Reich believed that, from the time of birth...
…everyone is endowed with the sexual capacity which is necessary to maintain a stable energy level in the organism and prevent stasis. This is nature’s safety valve, to which man has developed a negative, repressive attitude. The result is emo-tional and physical disease, exploitation, sadism, and destructiveness, not only of man himself but toward all nature. Each individual has a right to sexual expression throughout his life, which should be acknowledged and affirmed. If this and his other needs are satisfied from birth, he is capable of regulating himself and needs only to be taught to respect the rights of others and his and his own safety. This self-regulation contains its own morality. If this were the rule in our society, sex would become an expression of love, not a conquest; perversions, sadism, and prostitution would cease to exist, and neuroses and criminality would be unknown. These are not just theoretical possibilities but have been demonstrated in those societies that are sex-affirmative.

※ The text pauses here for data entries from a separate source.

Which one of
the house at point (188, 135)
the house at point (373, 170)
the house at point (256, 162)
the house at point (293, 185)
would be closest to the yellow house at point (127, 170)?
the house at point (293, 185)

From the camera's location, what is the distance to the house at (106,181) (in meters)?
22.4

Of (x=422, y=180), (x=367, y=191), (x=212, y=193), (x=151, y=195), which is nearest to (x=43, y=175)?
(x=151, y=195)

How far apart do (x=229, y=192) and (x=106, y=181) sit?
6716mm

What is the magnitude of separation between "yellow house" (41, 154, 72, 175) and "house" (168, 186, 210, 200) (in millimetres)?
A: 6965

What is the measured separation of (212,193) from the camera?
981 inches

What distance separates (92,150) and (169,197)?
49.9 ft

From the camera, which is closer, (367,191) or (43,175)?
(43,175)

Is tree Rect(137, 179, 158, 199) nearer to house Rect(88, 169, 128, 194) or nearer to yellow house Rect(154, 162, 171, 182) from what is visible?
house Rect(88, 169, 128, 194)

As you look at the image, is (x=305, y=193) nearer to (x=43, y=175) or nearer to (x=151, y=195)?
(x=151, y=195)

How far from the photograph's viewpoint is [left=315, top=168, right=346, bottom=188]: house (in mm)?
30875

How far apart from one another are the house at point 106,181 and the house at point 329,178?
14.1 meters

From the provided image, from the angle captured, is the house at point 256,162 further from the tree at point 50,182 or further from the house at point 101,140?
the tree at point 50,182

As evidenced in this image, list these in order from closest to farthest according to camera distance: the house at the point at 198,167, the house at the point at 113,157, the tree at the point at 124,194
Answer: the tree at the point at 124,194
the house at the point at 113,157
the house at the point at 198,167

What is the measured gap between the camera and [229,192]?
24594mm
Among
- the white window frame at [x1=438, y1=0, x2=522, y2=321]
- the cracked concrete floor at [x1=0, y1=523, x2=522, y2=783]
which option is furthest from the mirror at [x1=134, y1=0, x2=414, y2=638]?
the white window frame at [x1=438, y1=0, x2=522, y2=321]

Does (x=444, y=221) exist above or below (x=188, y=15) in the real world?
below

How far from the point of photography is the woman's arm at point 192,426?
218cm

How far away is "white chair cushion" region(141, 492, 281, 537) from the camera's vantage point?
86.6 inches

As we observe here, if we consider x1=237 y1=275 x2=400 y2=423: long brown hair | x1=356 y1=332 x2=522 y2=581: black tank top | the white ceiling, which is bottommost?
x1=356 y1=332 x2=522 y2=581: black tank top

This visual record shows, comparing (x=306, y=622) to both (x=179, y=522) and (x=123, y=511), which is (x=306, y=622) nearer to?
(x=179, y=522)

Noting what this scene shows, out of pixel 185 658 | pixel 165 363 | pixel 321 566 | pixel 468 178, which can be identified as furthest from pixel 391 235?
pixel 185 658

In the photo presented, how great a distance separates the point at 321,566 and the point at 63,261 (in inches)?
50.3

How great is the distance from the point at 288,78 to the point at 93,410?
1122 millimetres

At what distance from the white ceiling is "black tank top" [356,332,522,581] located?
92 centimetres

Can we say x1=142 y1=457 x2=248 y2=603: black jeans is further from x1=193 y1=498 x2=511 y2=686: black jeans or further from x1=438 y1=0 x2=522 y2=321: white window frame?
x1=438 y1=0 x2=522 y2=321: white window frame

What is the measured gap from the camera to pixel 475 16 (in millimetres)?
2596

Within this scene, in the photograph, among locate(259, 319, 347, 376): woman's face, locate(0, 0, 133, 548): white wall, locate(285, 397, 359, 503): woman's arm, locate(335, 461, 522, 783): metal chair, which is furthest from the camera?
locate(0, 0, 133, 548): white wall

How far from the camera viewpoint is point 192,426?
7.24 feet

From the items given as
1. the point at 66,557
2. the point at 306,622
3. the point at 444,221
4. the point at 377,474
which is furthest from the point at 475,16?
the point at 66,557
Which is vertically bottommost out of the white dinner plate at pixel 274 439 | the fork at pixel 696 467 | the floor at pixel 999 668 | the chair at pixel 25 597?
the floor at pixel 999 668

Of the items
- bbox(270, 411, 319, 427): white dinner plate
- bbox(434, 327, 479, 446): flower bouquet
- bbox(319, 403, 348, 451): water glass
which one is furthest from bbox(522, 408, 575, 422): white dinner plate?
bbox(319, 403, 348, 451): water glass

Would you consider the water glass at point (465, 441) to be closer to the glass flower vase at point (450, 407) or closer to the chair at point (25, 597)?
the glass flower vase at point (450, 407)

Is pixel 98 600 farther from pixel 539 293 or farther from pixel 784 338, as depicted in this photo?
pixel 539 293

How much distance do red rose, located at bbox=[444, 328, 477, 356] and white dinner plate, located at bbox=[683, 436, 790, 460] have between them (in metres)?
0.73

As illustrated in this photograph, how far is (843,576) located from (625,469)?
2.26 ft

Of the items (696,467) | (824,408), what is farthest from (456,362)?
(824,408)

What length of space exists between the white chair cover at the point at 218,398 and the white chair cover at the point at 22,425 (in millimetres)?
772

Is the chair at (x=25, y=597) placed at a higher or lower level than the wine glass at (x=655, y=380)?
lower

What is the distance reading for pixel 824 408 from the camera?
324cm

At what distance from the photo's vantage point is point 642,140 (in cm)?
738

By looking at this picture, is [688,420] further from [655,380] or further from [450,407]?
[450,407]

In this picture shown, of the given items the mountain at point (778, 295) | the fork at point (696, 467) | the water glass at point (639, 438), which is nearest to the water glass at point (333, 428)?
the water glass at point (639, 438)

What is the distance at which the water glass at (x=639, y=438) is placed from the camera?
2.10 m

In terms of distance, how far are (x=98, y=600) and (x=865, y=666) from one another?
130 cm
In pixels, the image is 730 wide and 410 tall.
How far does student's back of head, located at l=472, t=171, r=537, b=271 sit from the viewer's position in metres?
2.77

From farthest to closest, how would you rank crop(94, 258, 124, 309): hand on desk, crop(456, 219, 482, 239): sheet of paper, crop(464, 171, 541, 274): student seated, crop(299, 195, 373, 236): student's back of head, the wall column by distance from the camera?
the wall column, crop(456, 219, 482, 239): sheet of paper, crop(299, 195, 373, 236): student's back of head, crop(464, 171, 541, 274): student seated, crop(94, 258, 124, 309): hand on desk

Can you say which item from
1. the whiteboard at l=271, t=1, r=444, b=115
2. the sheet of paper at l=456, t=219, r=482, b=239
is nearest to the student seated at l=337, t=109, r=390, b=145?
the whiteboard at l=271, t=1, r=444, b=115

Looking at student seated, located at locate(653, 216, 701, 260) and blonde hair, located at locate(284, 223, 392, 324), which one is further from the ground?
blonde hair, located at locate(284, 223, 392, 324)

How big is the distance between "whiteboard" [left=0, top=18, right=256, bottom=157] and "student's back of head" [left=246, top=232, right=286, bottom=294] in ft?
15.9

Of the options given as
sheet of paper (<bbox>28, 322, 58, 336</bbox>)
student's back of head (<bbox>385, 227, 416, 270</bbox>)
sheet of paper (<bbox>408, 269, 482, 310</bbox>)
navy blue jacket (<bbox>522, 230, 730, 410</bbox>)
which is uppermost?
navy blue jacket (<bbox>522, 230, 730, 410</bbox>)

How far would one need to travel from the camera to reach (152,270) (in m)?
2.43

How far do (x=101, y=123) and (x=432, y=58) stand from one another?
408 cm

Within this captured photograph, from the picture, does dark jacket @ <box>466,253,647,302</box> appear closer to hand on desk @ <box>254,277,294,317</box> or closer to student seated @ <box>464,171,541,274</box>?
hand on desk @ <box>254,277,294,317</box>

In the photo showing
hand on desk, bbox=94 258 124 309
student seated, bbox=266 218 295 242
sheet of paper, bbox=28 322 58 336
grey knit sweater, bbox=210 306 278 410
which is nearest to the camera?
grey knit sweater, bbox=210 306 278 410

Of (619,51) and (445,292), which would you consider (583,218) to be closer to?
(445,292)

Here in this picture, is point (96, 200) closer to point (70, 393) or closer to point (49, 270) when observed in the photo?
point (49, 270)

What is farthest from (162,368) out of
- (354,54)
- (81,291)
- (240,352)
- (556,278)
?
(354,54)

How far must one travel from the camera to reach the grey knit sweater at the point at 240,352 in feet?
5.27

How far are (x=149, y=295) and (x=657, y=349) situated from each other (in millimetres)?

The healthy person does not need as much sexual outlet as the armored because he receives satisfaction and is not forever trying to attain it. He can then find joy in his work, which becomes more productive. He is faithful to his mate as long as he is satisfied. When he is no longer satisfied, he finds a new love and new satisfaction rather than remaining compulsively within a loveless marriage. Today, we have numerous manuals on sex with photographs of different positions and techniques designed to enable compulsive marriage partners to find some enjoyment in their sexual relations with each other. This is all a frantic effort to perpetuate our system and make it work. When excitation with one’s partner is lost, usually no amount of training or technique will revive it. When excitation is there, each individual knows what to do. This mutual excitation may last a lifetime or it may disappear in a night, depending on other factors that the two have in common. For this reason, it is well that the two know each other well and live together for a time before marriage is contemplated. It may take time before the sexual experience is satisfying to both. Men are inclined to climax prematurely in a new relationship, and the woman does not then have an opportunity for sufficient stimulation. She usually requires more time than the male to reach acme and more foreplay before genital union.